Re: Potential race in TLB flush batching?

linux-mm.kvack.org archive mirror
 help / color / mirror / Atom feed

From: Nadav Amit <nadav.amit@gmail.com>
To: Mel Gorman <mgorman@suse.de>
Cc: Andy Lutomirski <luto@kernel.org>,
	"open list:MEMORY MANAGEMENT" <linux-mm@kvack.org>
Subject: Re: Potential race in TLB flush batching?
Date: Tue, 11 Jul 2017 03:40:02 -0700	[thread overview]
Message-ID: <E37E0D40-821A-4C82-B924-F1CE6DF97719@gmail.com> (raw)
In-Reply-To: <20170711092935.bogdb4oja6v7kilq@suse.de>

Mel Gorman <mgorman@suse.de> wrote:

> On Tue, Jul 11, 2017 at 12:30:28AM -0700, Nadav Amit wrote:
>> Mel Gorman <mgorman@suse.de> wrote:
>> 
>>> On Mon, Jul 10, 2017 at 05:52:25PM -0700, Nadav Amit wrote:
>>>> Something bothers me about the TLB flushes batching mechanism that Linux
>>>> uses on x86 and I would appreciate your opinion regarding it.
>>>> 
>>>> As you know, try_to_unmap_one() can batch TLB invalidations. While doing so,
>>>> however, the page-table lock(s) are not held, and I see no indication of the
>>>> pending flush saved (and regarded) in the relevant mm-structs.
>>>> 
>>>> So, my question: what prevents, at least in theory, the following scenario:
>>>> 
>>>> 	CPU0 				CPU1
>>>> 	----				----
>>>> 					user accesses memory using RW PTE 
>>>> 					[PTE now cached in TLB]
>>>> 	try_to_unmap_one()
>>>> 	==> ptep_get_and_clear()
>>>> 	==> set_tlb_ubc_flush_pending()
>>>> 					mprotect(addr, PROT_READ)
>>>> 					==> change_pte_range()
>>>> 					==> [ PTE non-present - no flush ]
>>>> 
>>>> 					user writes using cached RW PTE
>>>> 	...
>>>> 
>>>> 	try_to_unmap_flush()
>>>> 
>>>> 
>>>> As you see CPU1 write should have failed, but may succeed. 
>>>> 
>>>> Now I don???t have a PoC since in practice it seems hard to create such a
>>>> scenario: try_to_unmap_one() is likely to find the PTE accessed and the PTE
>>>> would not be reclaimed.
>>> 
>>> That is the same to a race whereby there is no batching mechanism and the
>>> racing operation happens between a pte clear and a flush as ptep_clear_flush
>>> is not atomic. All that differs is that the race window is a different size.
>>> The application on CPU1 is buggy in that it may or may not succeed the write
>>> but it is buggy regardless of whether a batching mechanism is used or not.
>> 
>> Thanks for your quick and detailed response, but I fail to see how it can
>> happen without batching. Indeed, the PTE clear and flush are not ???atomic???,
>> but without batching they are both performed under the page table lock
>> (which is acquired in page_vma_mapped_walk and released in
>> page_vma_mapped_walk_done). Since the lock is taken, other cores should not
>> be able to inspect/modify the PTE. Relevant functions, e.g., zap_pte_range
>> and change_pte_range, acquire the lock before accessing the PTEs.
> 
> I was primarily thinking in terms of memory corruption or data loss.
> However, we are still protected although it's not particularly obvious why.
> 
> On the reclaim side, we are either reclaiming clean pages (which ignore
> the accessed bit) or normal reclaim. If it's clean pages then any parallel
> write must update the dirty bit at minimum. If it's normal reclaim then
> the accessed bit is checked and if cleared in try_to_unmap_one, it uses a
> ptep_clear_flush_young_notify so the TLB gets flushed. We don't reclaim
> the page in either as part of page_referenced or try_to_unmap_one but
> clearing the accessed bit flushes the TLB.
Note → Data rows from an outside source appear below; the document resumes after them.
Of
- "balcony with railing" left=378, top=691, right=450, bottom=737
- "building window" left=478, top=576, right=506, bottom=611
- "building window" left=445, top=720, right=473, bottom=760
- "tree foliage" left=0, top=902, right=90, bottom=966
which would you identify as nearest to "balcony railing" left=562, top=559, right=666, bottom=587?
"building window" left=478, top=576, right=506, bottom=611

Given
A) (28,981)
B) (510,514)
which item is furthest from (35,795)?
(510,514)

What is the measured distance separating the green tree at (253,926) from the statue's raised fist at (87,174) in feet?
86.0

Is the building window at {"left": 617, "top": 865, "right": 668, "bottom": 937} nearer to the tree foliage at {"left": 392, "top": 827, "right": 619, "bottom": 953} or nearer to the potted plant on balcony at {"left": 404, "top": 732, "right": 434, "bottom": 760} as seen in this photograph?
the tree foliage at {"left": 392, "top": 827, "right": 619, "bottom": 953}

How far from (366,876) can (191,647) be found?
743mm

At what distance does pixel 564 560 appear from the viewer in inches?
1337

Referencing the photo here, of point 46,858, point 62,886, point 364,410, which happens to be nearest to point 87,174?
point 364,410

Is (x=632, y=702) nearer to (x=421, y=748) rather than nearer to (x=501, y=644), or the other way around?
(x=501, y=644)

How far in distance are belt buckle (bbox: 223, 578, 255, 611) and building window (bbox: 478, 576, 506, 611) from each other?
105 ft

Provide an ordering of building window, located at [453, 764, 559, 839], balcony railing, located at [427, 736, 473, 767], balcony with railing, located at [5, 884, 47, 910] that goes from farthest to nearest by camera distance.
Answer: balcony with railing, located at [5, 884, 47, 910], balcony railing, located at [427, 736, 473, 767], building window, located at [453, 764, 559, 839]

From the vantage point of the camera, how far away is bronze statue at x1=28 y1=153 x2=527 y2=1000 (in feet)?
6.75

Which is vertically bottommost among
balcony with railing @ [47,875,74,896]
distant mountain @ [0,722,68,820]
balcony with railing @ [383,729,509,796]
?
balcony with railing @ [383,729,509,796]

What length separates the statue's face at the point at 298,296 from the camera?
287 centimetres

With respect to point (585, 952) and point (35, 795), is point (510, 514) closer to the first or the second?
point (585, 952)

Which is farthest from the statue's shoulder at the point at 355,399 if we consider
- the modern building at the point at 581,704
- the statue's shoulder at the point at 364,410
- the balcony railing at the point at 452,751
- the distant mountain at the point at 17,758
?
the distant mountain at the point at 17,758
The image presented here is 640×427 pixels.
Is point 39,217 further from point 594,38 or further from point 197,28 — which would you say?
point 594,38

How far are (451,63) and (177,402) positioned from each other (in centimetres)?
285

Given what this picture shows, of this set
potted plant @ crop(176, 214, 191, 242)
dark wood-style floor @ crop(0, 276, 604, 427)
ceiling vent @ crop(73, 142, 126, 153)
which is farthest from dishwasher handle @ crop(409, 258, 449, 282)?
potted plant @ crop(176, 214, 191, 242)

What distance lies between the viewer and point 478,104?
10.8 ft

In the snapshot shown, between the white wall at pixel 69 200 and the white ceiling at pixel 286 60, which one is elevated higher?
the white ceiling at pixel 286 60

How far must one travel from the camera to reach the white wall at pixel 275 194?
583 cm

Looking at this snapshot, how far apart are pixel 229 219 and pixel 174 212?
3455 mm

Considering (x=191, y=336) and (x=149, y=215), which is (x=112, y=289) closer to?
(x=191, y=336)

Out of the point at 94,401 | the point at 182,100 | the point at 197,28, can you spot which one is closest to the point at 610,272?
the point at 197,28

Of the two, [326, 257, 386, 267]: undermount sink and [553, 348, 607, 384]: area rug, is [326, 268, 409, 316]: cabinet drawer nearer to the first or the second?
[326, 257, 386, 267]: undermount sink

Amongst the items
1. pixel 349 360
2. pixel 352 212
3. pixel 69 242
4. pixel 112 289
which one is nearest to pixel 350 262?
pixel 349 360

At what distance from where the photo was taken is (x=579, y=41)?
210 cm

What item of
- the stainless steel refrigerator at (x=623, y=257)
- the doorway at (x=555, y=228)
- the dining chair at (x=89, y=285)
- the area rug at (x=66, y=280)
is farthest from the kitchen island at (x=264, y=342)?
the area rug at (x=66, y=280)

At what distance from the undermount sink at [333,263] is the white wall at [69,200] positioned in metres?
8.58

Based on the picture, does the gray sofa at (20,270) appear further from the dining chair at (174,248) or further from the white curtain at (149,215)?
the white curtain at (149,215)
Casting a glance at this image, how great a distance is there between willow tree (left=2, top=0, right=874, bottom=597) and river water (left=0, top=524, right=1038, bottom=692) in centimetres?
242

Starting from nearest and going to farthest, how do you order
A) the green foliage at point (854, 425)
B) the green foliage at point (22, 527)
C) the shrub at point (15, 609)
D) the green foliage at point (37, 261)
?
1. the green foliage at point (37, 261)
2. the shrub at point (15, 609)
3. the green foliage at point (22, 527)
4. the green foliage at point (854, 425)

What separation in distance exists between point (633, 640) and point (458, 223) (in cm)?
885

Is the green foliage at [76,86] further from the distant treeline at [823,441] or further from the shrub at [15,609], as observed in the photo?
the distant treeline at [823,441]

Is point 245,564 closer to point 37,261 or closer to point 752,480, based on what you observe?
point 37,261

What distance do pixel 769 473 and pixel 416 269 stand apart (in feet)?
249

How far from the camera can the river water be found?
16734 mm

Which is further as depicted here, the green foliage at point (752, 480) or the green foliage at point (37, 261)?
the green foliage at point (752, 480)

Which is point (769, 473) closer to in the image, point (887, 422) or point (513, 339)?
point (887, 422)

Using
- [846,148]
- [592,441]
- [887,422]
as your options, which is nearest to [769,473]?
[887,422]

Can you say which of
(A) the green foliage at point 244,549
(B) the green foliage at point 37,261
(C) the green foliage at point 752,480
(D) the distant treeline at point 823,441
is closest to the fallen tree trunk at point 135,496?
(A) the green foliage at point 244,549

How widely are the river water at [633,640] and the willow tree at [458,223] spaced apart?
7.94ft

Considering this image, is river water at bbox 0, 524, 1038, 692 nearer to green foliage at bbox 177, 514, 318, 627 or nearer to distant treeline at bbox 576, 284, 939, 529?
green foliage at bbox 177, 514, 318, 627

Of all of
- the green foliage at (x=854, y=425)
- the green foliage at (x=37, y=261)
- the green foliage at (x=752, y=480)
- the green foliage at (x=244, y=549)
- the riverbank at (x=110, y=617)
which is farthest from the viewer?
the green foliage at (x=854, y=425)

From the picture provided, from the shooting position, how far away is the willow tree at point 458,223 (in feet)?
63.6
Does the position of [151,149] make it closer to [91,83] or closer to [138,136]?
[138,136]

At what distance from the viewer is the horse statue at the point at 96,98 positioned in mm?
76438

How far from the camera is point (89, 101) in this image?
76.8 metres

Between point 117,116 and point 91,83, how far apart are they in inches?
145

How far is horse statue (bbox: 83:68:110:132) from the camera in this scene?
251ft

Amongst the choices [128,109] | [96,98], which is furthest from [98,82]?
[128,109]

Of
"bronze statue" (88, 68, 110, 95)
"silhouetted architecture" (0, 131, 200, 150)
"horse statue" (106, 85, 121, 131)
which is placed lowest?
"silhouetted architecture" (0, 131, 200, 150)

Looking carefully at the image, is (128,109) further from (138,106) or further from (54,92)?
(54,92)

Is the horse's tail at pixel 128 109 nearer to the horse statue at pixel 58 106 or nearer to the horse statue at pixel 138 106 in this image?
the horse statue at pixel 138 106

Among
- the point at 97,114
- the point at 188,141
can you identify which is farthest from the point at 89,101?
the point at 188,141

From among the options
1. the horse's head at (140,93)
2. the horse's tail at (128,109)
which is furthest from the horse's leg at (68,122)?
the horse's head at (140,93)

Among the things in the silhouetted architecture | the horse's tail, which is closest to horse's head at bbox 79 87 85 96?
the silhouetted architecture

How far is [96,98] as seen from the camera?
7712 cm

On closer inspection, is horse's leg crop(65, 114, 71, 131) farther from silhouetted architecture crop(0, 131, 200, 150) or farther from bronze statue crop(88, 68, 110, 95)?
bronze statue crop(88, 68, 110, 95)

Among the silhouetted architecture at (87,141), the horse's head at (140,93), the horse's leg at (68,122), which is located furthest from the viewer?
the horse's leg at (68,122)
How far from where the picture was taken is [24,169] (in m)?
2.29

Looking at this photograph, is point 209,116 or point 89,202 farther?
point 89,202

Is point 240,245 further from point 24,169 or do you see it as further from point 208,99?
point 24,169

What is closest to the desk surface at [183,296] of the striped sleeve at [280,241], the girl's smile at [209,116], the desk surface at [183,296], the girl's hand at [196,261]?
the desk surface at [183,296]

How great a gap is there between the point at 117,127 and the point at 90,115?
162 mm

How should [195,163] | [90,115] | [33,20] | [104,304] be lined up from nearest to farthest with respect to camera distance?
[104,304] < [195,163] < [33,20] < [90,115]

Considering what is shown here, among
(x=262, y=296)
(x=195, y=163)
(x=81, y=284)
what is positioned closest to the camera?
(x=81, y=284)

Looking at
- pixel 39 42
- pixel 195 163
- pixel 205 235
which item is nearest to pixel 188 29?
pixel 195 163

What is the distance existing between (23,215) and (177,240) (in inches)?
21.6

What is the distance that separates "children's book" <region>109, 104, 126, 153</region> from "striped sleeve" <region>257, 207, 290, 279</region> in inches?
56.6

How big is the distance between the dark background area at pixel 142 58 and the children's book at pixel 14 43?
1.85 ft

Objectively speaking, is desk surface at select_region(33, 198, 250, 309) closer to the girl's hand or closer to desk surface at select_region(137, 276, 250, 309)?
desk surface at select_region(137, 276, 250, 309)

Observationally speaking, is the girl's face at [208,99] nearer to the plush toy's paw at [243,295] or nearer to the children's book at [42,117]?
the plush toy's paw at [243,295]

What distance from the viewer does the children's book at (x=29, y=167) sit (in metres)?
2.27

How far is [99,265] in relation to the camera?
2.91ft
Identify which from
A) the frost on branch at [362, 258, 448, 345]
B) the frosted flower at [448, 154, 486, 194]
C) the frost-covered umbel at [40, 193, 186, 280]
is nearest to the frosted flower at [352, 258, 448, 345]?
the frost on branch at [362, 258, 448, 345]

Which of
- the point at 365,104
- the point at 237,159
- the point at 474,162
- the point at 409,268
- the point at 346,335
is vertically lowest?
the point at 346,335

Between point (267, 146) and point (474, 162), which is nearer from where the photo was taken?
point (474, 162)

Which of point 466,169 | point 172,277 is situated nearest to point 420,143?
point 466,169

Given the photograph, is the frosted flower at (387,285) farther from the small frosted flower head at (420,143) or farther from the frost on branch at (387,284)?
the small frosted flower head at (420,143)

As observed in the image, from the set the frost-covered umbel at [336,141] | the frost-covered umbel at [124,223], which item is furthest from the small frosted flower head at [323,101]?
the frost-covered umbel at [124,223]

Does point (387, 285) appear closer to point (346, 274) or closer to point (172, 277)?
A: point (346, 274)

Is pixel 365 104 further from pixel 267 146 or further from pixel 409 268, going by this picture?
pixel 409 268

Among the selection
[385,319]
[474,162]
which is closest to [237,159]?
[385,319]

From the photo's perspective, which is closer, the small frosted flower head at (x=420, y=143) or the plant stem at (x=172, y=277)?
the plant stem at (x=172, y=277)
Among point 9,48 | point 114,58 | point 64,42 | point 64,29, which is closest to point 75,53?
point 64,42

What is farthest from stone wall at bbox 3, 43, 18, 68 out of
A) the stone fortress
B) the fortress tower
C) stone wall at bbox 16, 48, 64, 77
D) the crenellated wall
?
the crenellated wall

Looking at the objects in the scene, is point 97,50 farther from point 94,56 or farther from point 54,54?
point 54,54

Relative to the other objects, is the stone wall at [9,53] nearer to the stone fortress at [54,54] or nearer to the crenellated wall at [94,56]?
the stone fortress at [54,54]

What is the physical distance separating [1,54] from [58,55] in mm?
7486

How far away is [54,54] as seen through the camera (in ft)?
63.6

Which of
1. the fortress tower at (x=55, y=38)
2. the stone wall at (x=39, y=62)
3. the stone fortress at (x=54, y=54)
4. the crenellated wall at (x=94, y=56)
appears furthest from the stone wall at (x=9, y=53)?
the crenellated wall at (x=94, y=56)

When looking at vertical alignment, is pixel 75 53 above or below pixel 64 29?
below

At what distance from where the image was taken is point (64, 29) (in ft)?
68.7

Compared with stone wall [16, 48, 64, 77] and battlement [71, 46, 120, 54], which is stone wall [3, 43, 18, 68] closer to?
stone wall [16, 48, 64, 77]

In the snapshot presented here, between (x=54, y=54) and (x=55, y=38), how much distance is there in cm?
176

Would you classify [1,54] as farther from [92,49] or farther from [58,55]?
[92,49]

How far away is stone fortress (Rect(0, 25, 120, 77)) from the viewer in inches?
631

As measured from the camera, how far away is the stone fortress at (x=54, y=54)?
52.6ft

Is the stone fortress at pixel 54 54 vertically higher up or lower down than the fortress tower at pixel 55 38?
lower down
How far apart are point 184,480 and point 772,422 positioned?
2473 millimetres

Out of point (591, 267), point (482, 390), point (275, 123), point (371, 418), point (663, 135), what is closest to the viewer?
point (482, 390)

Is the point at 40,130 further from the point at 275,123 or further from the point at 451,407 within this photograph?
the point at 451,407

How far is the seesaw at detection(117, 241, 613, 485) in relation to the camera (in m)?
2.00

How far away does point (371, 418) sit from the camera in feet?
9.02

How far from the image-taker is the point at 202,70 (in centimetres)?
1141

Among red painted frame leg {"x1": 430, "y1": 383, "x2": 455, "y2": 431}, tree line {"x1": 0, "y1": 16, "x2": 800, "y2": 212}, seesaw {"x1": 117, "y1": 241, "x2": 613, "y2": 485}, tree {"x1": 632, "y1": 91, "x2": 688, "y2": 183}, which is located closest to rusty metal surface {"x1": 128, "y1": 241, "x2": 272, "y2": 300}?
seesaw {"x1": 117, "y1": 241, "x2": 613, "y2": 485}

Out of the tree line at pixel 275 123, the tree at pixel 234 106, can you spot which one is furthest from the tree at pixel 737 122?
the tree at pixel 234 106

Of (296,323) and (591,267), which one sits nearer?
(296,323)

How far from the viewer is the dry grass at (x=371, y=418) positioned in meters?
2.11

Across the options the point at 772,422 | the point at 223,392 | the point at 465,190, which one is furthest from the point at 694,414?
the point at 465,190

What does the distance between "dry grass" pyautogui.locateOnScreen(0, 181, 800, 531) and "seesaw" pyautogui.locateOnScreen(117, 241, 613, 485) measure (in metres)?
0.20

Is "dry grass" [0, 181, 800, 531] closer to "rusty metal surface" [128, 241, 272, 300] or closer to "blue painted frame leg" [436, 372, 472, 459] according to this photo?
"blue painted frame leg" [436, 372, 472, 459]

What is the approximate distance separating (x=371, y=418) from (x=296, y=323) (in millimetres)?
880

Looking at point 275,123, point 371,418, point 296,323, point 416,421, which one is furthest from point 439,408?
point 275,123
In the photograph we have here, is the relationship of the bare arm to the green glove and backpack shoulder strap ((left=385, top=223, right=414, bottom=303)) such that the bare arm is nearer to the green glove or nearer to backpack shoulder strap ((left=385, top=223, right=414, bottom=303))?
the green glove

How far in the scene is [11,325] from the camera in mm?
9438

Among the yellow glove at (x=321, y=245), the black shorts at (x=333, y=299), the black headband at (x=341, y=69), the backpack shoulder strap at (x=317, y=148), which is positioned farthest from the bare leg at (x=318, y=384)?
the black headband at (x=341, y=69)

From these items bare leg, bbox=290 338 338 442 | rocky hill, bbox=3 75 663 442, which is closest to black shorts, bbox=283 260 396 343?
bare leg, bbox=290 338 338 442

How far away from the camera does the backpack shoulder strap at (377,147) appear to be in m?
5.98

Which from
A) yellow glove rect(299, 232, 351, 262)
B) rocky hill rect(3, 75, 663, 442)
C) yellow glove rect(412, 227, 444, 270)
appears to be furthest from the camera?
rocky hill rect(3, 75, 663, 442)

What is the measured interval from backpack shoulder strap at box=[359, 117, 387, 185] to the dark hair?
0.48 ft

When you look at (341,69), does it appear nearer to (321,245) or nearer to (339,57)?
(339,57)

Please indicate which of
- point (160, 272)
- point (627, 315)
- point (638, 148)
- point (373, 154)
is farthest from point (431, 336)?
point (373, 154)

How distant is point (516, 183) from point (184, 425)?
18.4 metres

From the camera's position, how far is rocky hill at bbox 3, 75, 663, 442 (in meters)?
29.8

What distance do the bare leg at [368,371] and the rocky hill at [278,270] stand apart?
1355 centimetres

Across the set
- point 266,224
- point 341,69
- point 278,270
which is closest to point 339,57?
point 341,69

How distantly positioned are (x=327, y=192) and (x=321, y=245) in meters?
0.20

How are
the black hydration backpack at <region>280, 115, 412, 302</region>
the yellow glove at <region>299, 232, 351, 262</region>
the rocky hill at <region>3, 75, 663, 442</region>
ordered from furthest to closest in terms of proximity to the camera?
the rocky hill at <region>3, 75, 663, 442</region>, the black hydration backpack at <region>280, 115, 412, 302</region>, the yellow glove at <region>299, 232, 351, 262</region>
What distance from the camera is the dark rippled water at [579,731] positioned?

Wait. Are you looking at the x86 arch function? The TLB is not flushed when
the access bit is cleared:

int ptep_clear_flush_young(struct vm_area_struct *vma,
                           unsigned long address, pte_t *ptep)
{
        /*
         * On x86 CPUs, clearing the accessed bit without a TLB flush
         * doesn't cause data corruption. [ It could cause incorrect
         * page aging and the (mistaken) reclaim of hot pages, but the
         * chance of that should be relatively low. ]
         *                 
         * So as a performance optimization don't flush the TLB when
         * clearing the accessed bit, it will eventually be flushed by
         * a context switch or a VM operation anyway. [ In the rare
         * event of it not getting flushed for a long time the delay
         * shouldn't really matter because there's no real memory
         * pressure for swapout to react to. ]
         */
        return ptep_test_and_clear_young(vma, address, ptep);
}

> 
> On the mprotect side then, as the page was first accessed, clearing the
> accessed bit incurs a TLB flush on the reclaim side before the second write.
> That means any TLB entry that exists cannot have the accessed bit set so
> a second write needs to update it.
> 
> While it's not clearly documented, I checked with hardware engineers
> at the time that an update of the accessed or dirty bit even with a TLB
> entry will check the underlying page tables and trap if it's not present
> and the subsequent fault will then fail on sigsegv if the VMA protections
> no longer allow the write.
> 
> So, on one side if ignoring the accessed bit during reclaim, the pages
> are clean so any access will set the dirty bit and trap if unmapped in
> parallel. On the other side, the accessed bit if set cleared the TLB and
> if not set, then the hardware needs to update and again will trap if
> unmapped in parallel.


Yet, even regardless to the TLB flush it seems there is still a possible
race:

CPU0				CPU1
----				----
ptep_clear_flush_young_notify
==> PTE.A==0
				access PTE
				==> PTE.A=1
prep_get_and_clear
				change mapping (and PTE)
				Use stale TLB entry


> If this guarantee from hardware was every shown to be wrong or another
> architecture wanted to add batching without the same guarantee then mprotect
> would need to do a local_flush_tlb if no pages were updated by the mprotect
> but right now, this should not be necessary.
> 
>> Can you please explain why you consider the application to be buggy?
> 
> I considered it a bit dumb to mprotect for READ/NONE and then try writing
> the same mapping. However, it will behave as expected.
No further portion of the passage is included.